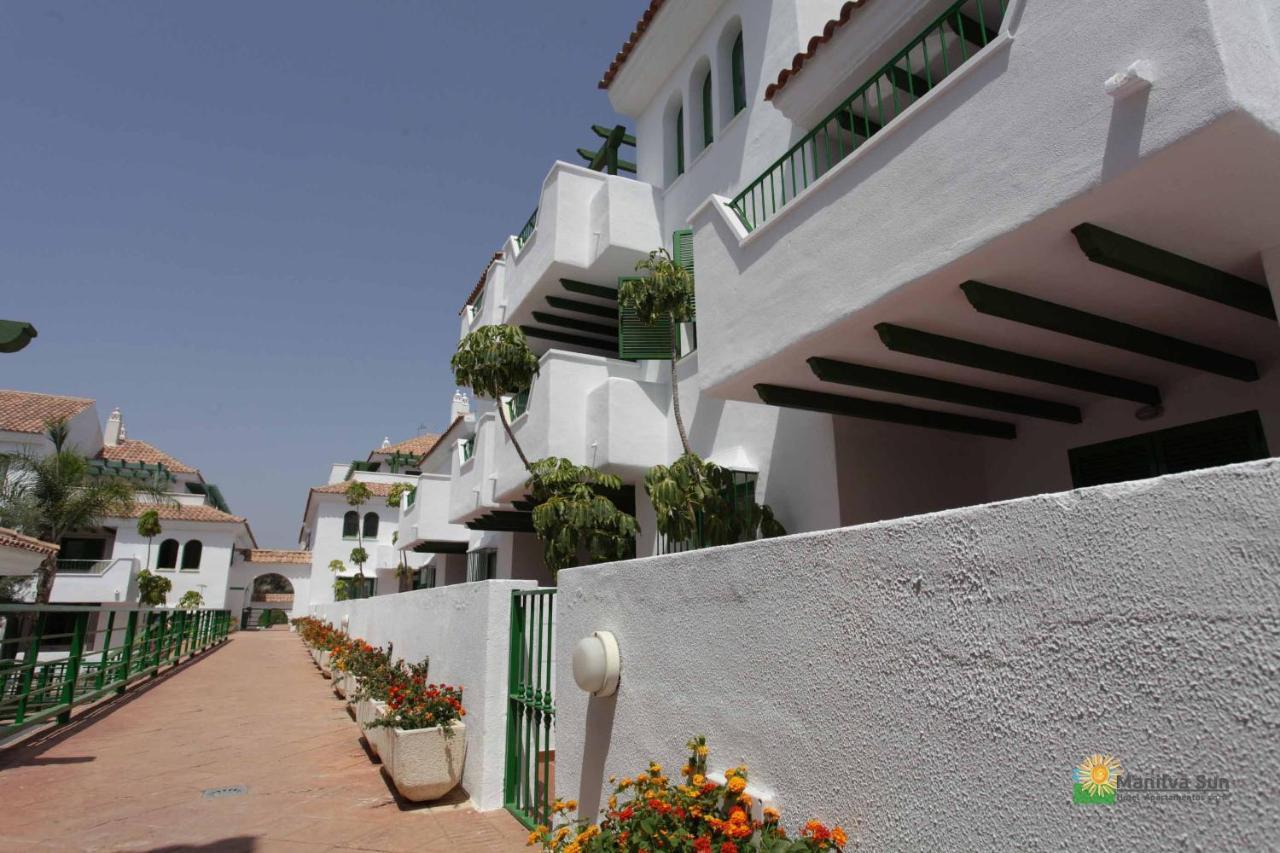 Sun Hotel apartamentowy 3*
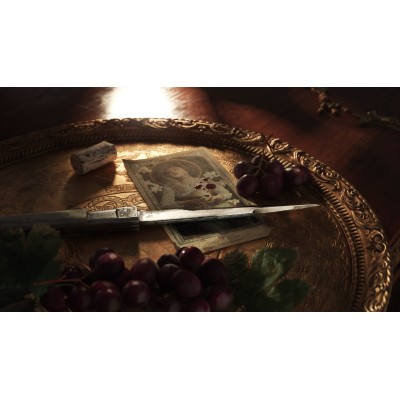 Гра консольна Xbox Series X Mafia: The Old Country, BD диск (5026555369732) Гра консольна Xbox Series X Mafia: The Old Country, BD диск (5026555369732)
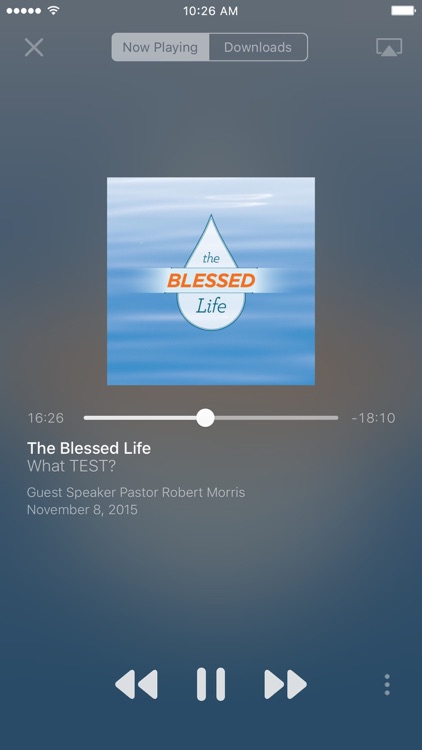Road to Life Church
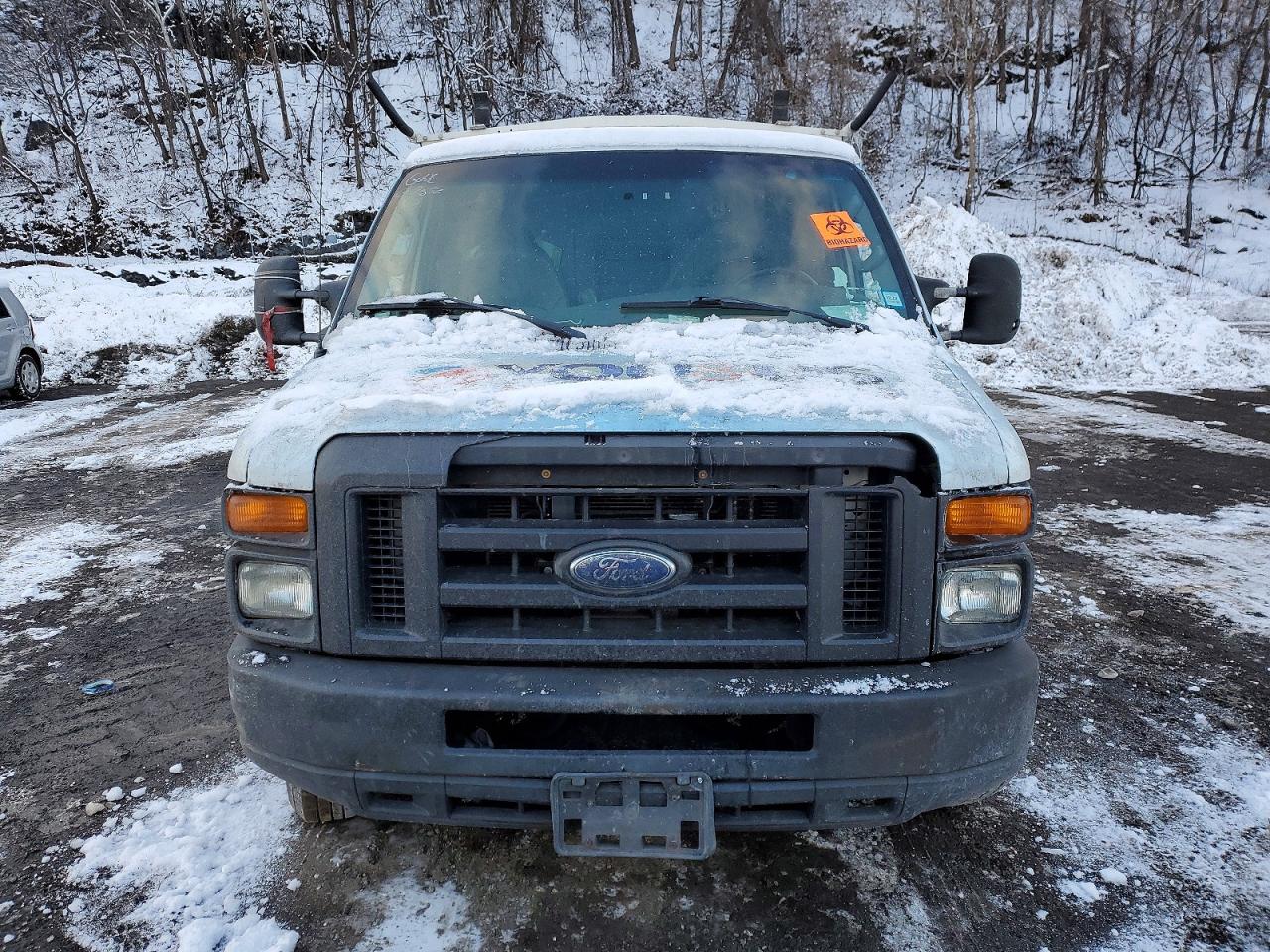 Ford Econoline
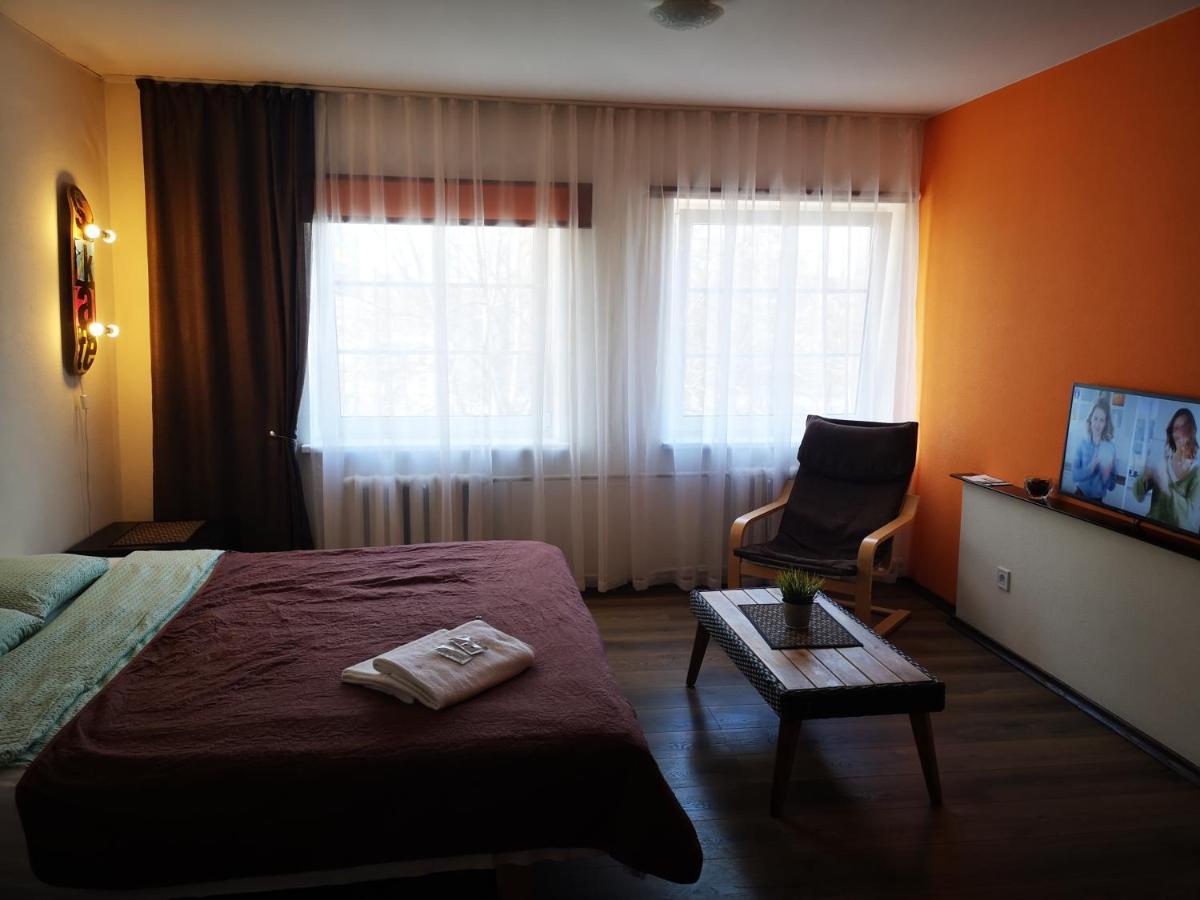 River Apartments 클라이페다 외부 사진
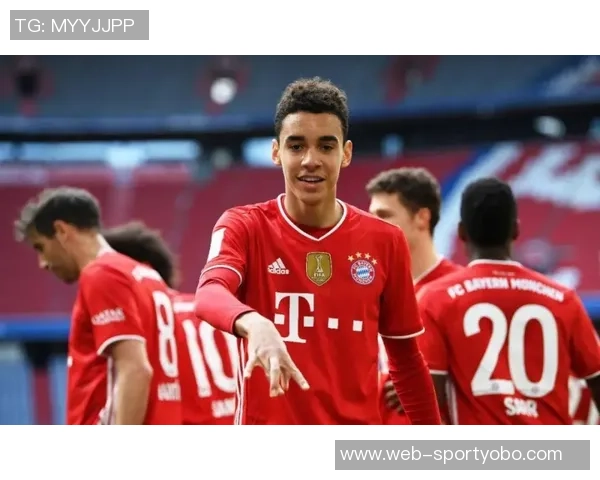 拜仁四大潜力新星德拉罗韦雷与代贝尔谁能在未来大放异彩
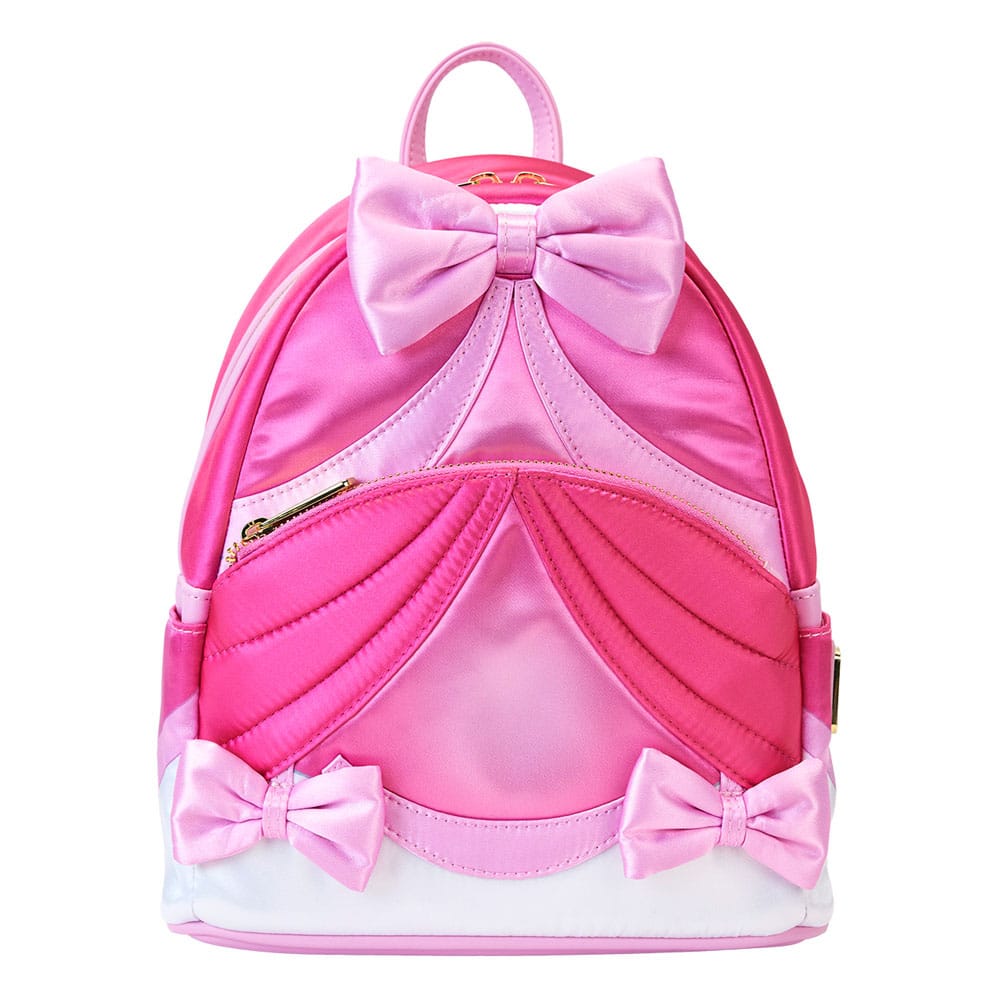 Disney by Loungefly Mini Backpack Pink Bow *SPECIAL PRICE*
------------------------------------------------------------
Every entry must be retyped exactly, with the pictures removed.

-- EXPECTED ANSWER --
 Sun Hotel apartamentowy 3*
 Гра консольна Xbox Series X Mafia: The Old Country, BD диск (5026555369732) Гра консольна Xbox Series X Mafia: The Old Country, BD диск (5026555369732)
Road to Life Church
 Ford Econoline
 River Apartments 클라이페다 외부 사진
 拜仁四大潜力新星德拉罗韦雷与代贝尔谁能在未来大放异彩
 Disney by Loungefly Mini Backpack Pink Bow *SPECIAL PRICE*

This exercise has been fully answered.